Он видел, конечно, Нина почувствовала его взгляд. Резко обернулась, сделав при этом обиженное лицо, и успела поймать момент, когда он воровато опустил глаза. И при этом как-то неестественно выдохнул, показалось, что даже с легким хрипом. Откашлялся. И кашлял, надо отметить, с большим чувством, словно извинялся за свою неосторожность.
— Форточка… — жалобно сказала она.
— Что вы говорите? — Он приподнял очки на лоб и уставился на нее, словно не понимая, кто она и зачем здесь находится.
«Ну до чего ж хорош, мерзавец! Вот кому отдалась бы без рассуждений, в любую минуту, сразу, как в омут головой…»
— Не хочет открываться, — почти с детской обидой произнесла она, суетливо оправляя юбку. Юбка почему-то не оправлялась.
— А-а, я забыл сказать, — Турецкий изобразил искусственную улыбку, которую тут же убрал с лица, — она и не откроется, дерните окно, оно не заперто.
И все. И никакой больше реакции.
Шло время, а он листал и листал дело, не поднимая на нее взгляда и не делая для себя перерыва. «Железный он, что ли?»
Звонили телефоны, он поднимал трубку, слушал, клал на место. Иногда отвечал «да», «нет», «попозже, пожалуйста», а пару раз даже резко: «Занят!»
Нина выкурила уже полпачки, и во рту у нее было гадко. «Хоть бы чашку чая предложил, гад!» — снова стала она накачивать себя.
— Хотите пить? — спросил, словно ждал именно этого момента. — Вон в графине вода, свежая, я сам утром наливал.
«Вот за что я вас всех ненавижу!..»
И когда уже ей показалось, что от ожидания и нервного напряжения она готова упасть в обморок, он перевернул последний лист и захлопнул папку. Сразу же пиликнул лежащий на столе мобильник. Он взял, включил и не поднес его к уху, а положил ухо на него — в задумчивой такой позе.
— Да… Здесь… — Он взглянул на Нину, и она могла бы поклясться, что он, будто заговорщик, подмигнул ей. — Думаю, скоро… Пока. — Турецкий отложил трубку и теперь уже точно заботливым взглядом уставился на нее: — Вы себя хорошо чувствуете?

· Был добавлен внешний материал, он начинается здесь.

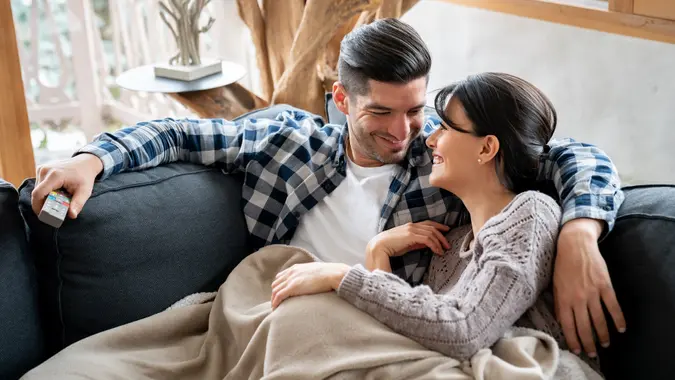 Loving couple watching tv in their winter lodge while lying on the sofa stock photo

Его неожиданно мягкий вопрос смутил ее. Подумав, ответила честно:
— Устала.
— Сочувствую. Нам всем нелегко. Но — к делу. С этим, — он взял в руки папку, приподнял и отбросил ее в сторону, как нечто ненужное, — мне все ясно, Нина Георгиевна. Все здесь туфта. А что не туфта, то ложь и оговоры. И — ничего по делу. Ни о Брусе, ни о Мамоне, ни о ком, кто по-настоящему причастен к делу. Заказ — он и есть заказ, и каждый живет как может. Оставим это пока… А поговорим мы с вами о другом, о вас, Нина Георгиевна…
Господи, где та улыбка, с которой он буквально минуту назад смотрел на нее? Где тот мужчина, которому она готова была отдаться, лишь только мигни?! Или она зевнула, пропустила тот момент, когда он?..
— Я вас не понимаю, — с расстановкой, чувствуя холодок в желудке, произнесли Нина. — Объяснитесь…
— Естественно, — понимающе кивнул он, — затем и пригласил. Но прежде чем начать этот трудный, честно скажу, разговор, я хотел бы спросить, нет ли у вас желания сказать мне правду? Не исповедаться, нет, исповедь — дело святое, после нее положено отпускать грехи, а я этого сделать не смогу. Но когда настанет необходимость, могу найти пару искренних слов в защиту, это я обещаю.